» EXERCISE GOAL
The data is to be repeated exactly, with the images removed.

Stored data:
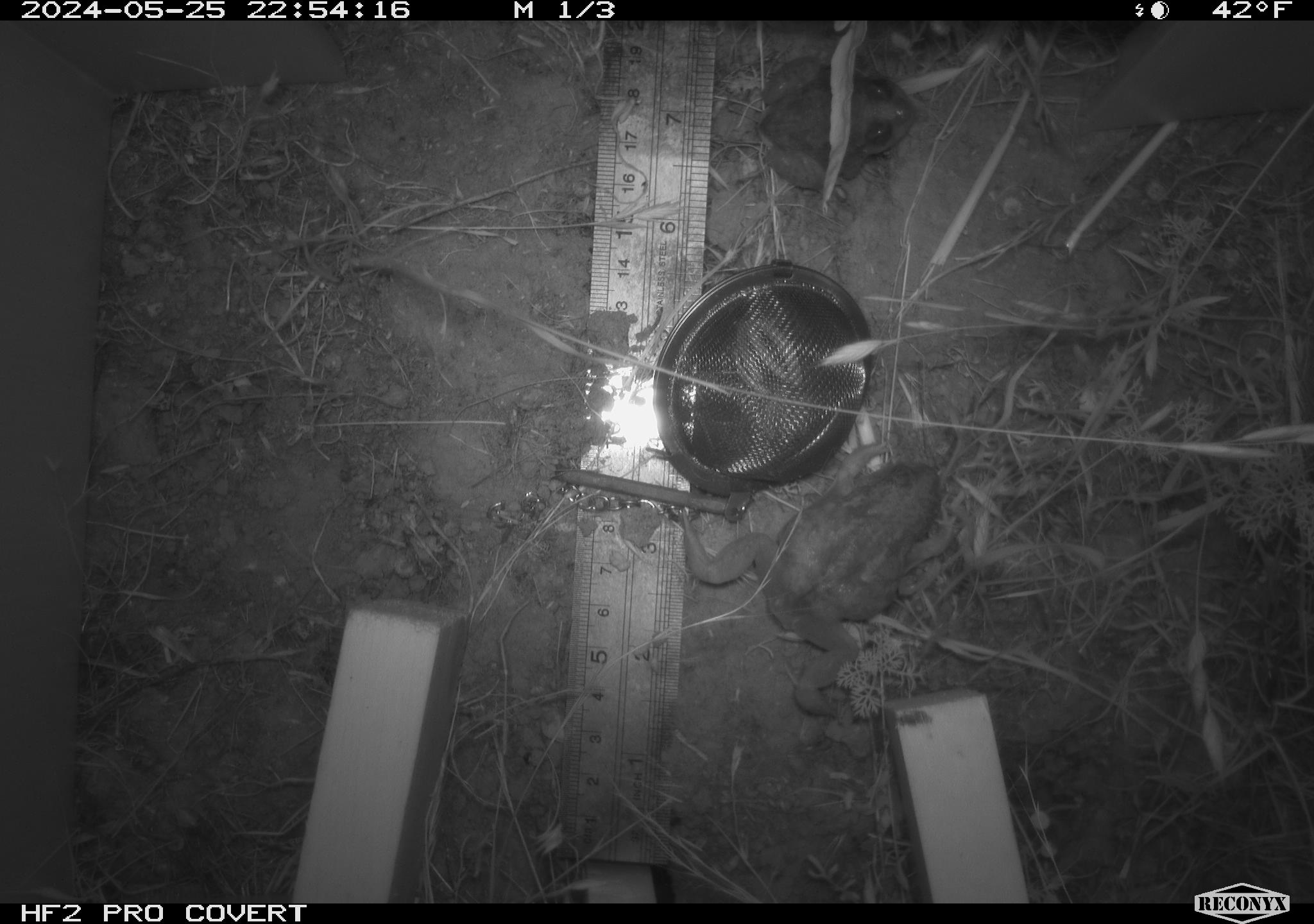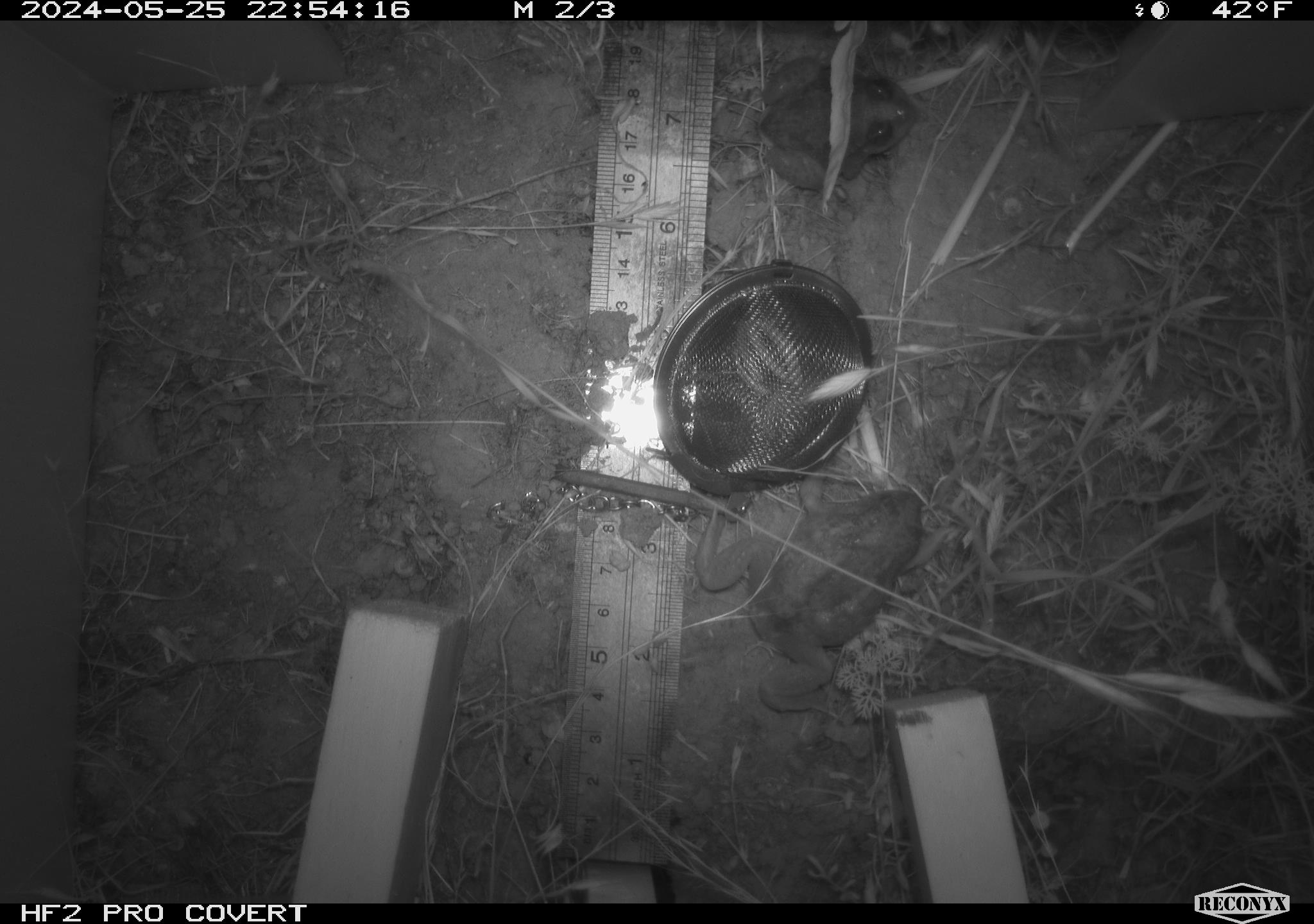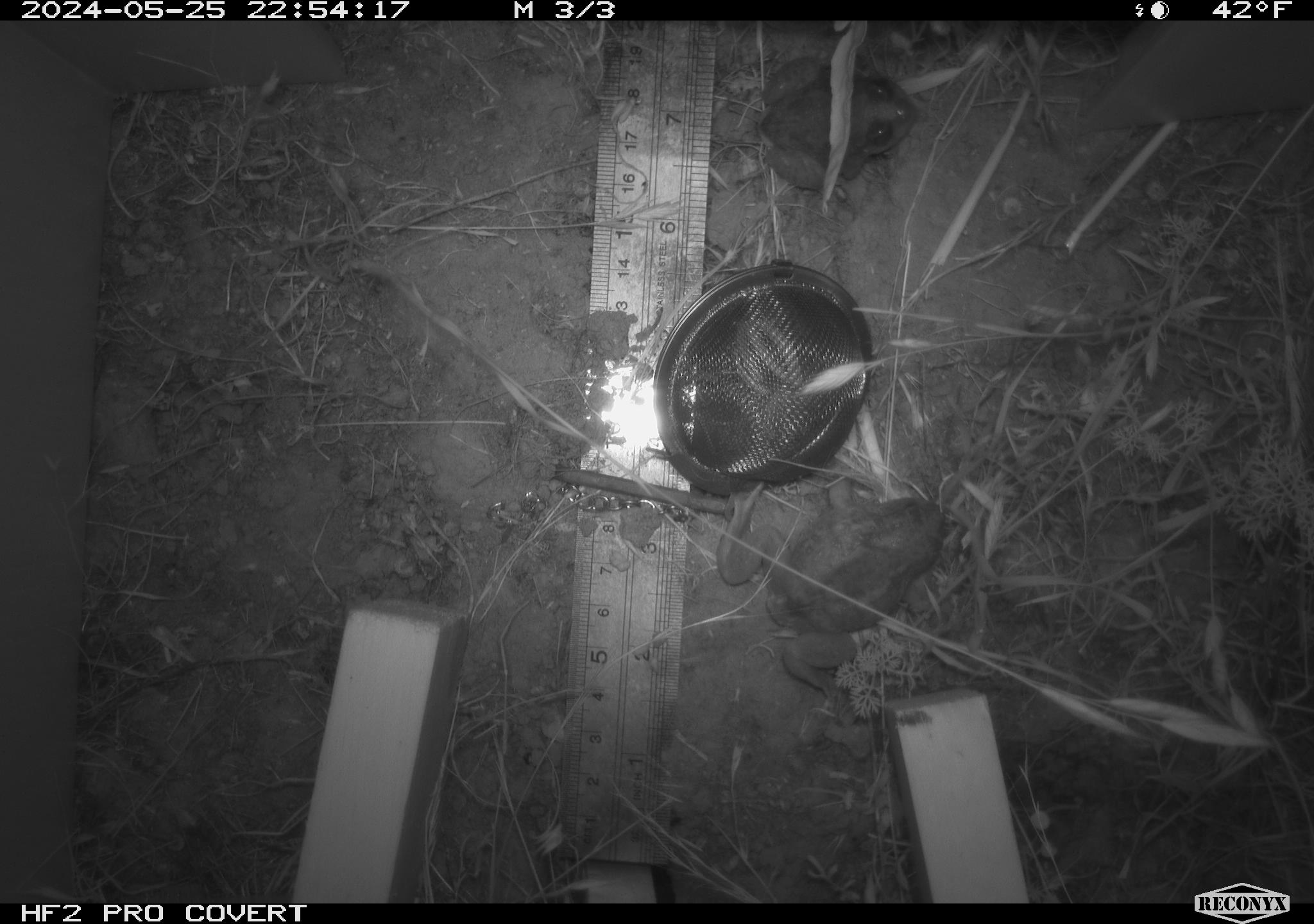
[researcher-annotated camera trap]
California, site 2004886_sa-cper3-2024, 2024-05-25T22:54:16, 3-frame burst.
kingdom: Animalia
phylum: Chordata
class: Amphibia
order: Anura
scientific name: Anura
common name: frogs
Frogs (Anura).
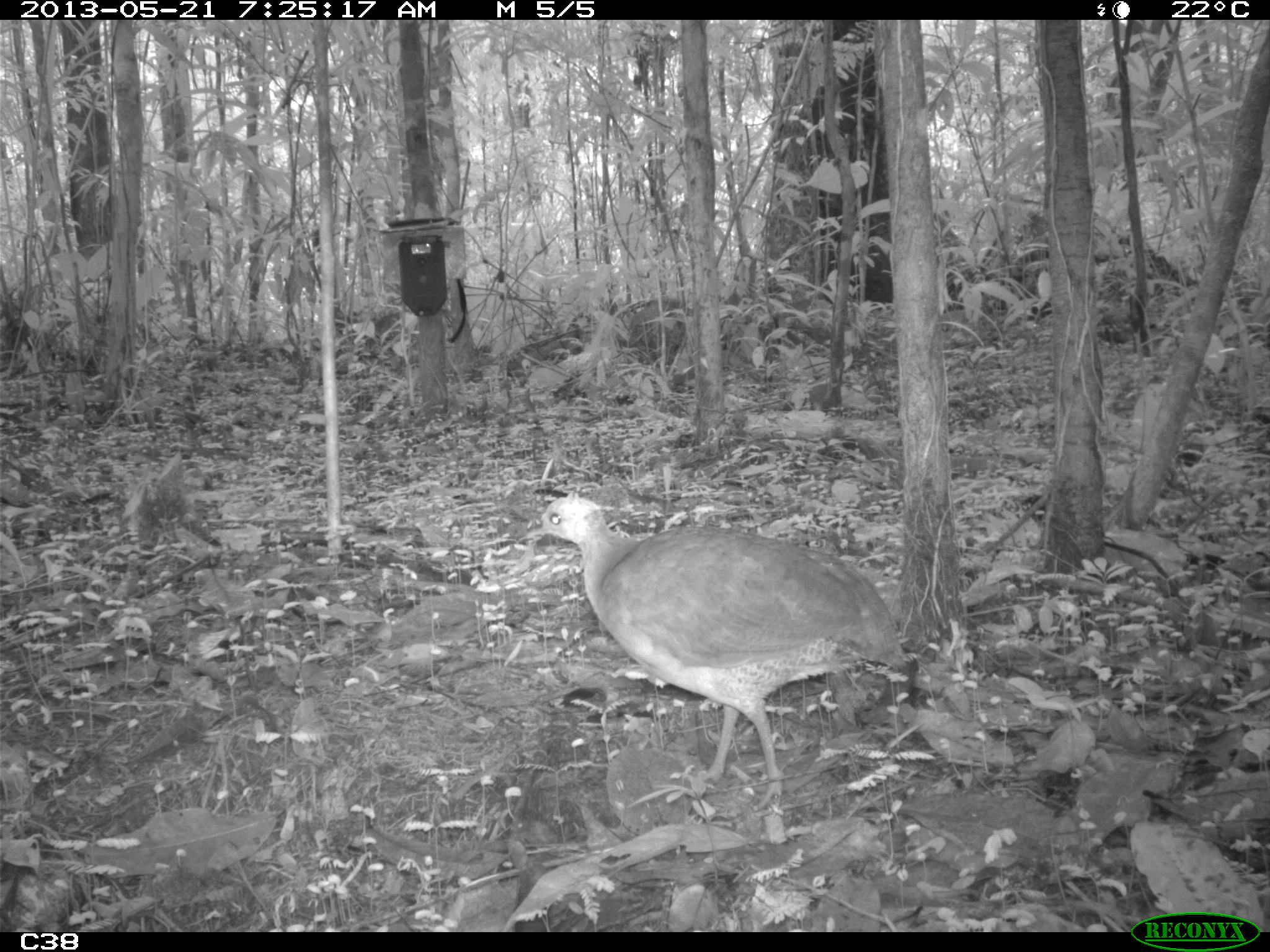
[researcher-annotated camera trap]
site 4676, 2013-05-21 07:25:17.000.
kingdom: Animalia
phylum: Chordata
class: Aves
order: Tinamiformes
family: Tinamidae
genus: Tinamus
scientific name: Tinamus major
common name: great tinamou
Tinamus major (great tinamou), count 1, age adult.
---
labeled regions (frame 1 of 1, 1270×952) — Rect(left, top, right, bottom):
tinamus major: Rect(522, 493, 911, 809)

» ANSWER BOX
[researcher-annotated camera trap]
California, site 2004886_sa-cper3-2024, 2024-05-25T22:54:16, 3-frame burst.
kingdom: Animalia
phylum: Chordata
class: Amphibia
order: Anura
scientific name: Anura
common name: frogs
Frogs (Anura).
[researcher-annotated camera trap]
site 4676, 2013-05-21 07:25:17.000.
kingdom: Animalia
phylum: Chordata
class: Aves
order: Tinamiformes
family: Tinamidae
genus: Tinamus
scientific name: Tinamus major
common name: great tinamou
Tinamus major (great tinamou), count 1, age adult.
---
labeled regions (frame 1 of 1, 1270×952) — Rect(left, top, right, bottom):
tinamus major: Rect(522, 493, 911, 809)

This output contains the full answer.